The spending patterns of the governments, as well as the individuals, needs to be changed. The world has been spending too much on needless war-machineries. Now, it’s time to change the priorities. The world and the nations need to know the real ‘existential threat to the human race. No one is safe if each and every individual is not covered by proper health and hygiene facilities. The world can no more afford to build a castle for a few and to work in silos. You are not safe until the left-outs are not brought into the same level of safety. The spending at the individual level should also prioritize spending on hygiene than avoidable luxuries such as junk foods etc.

Inclusive development & growth:

Keeping the wealth in the hands of a few and forsaking millions of others living impoverished and miserable lives must be declared a thing of yore now. The social and economic injustice is a real global pandemic. The abject poverty would continually keep the world prone to more complicated and more deadly spread of diseases even in the post-Coronavirus era. Therefore, future development plans should be rigorously focused on the reduction of poverty and improving the living standards at the grassroots level.

Reformed health sector:

The improved health sector around the world should be the topmost priority of the global leaders. The reactionary approaches that we have seen in the past to eradicate deadly transmittable diseases wouldn’t work now. The world today is too interconnected and too interdependent. The government should be held responsible to improve basic health structures. The funding and financing should be linked with the provision of quality healthcare service to all including women, children, and weaker segments. The investment in the health and hygiene sector needs to be drastically enhanced.

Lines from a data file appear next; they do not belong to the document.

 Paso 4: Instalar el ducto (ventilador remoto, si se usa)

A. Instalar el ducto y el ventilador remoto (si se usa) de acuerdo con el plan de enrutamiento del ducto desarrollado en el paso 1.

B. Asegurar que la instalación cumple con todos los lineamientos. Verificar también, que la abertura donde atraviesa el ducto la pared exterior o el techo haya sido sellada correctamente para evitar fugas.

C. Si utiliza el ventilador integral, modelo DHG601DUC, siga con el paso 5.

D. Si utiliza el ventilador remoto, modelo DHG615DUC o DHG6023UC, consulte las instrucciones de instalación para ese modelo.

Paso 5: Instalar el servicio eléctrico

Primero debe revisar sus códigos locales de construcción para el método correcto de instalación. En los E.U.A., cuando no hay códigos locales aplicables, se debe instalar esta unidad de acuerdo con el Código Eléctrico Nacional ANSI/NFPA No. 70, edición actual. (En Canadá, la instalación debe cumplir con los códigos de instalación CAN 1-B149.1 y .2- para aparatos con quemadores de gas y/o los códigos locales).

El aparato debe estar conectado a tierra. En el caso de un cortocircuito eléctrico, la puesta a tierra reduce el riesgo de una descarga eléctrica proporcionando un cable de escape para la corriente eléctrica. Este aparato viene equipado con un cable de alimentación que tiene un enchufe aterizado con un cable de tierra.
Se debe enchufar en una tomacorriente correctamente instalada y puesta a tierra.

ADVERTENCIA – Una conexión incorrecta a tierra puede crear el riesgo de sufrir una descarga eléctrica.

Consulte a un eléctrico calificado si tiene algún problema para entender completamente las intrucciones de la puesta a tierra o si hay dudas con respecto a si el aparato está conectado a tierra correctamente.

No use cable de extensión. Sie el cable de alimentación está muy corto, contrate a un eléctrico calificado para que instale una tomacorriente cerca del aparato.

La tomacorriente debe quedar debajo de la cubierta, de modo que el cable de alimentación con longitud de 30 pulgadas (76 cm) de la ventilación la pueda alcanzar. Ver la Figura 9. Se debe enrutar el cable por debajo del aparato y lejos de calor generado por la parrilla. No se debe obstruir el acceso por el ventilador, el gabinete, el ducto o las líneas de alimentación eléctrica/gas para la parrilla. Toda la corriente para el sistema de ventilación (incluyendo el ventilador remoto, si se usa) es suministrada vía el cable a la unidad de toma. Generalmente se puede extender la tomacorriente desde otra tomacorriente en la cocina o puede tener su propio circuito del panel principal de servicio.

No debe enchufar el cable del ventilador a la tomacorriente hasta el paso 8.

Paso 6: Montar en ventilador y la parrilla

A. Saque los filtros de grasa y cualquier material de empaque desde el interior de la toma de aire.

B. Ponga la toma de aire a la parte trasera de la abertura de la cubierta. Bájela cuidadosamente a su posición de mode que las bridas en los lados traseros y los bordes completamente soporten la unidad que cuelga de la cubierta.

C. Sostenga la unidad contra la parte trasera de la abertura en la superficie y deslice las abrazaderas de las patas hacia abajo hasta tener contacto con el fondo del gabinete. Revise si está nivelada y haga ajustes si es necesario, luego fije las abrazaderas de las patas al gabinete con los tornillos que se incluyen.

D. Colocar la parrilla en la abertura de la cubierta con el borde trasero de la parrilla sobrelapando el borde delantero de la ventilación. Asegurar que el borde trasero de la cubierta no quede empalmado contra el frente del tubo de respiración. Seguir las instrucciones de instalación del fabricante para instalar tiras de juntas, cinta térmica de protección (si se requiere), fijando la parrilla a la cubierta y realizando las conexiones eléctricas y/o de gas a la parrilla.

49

Revamped public transport:

The state of public transport in third world countries often seems miserable. Millions of people have to commute using the means of transports totally lacking the basic hygiene and cleanliness standards and in dangerously close proximity. An improved and more humane transport system may also help in reducing the health budget of the government and individuals by minimizing the chances of the spread of several endemics.

Freedom of expression:

It’s believed that several economic activities in the world have been allowed to be carried out as gross negligence and disregard towards the potential health and environmental hazards. Several reports suggest that media faced several curbs and have been stopped to report such issues timely on the behest of certain interest groups. A free media is imperative to safeguard the larger interest of humanity in avoiding manmade health hazards.

Access to information:

Many countries during the last decades have enacted special laws to allow citizens to have access to information. These laws, however, have been often too ambiguous or full of unnecessary exemptions to the extent of losing effectiveness in practical terms. Such laws need to be made effective including in health sector. It would enable citizens to get the details of budgetary spending and thus, to question the misplaced priorities in spending.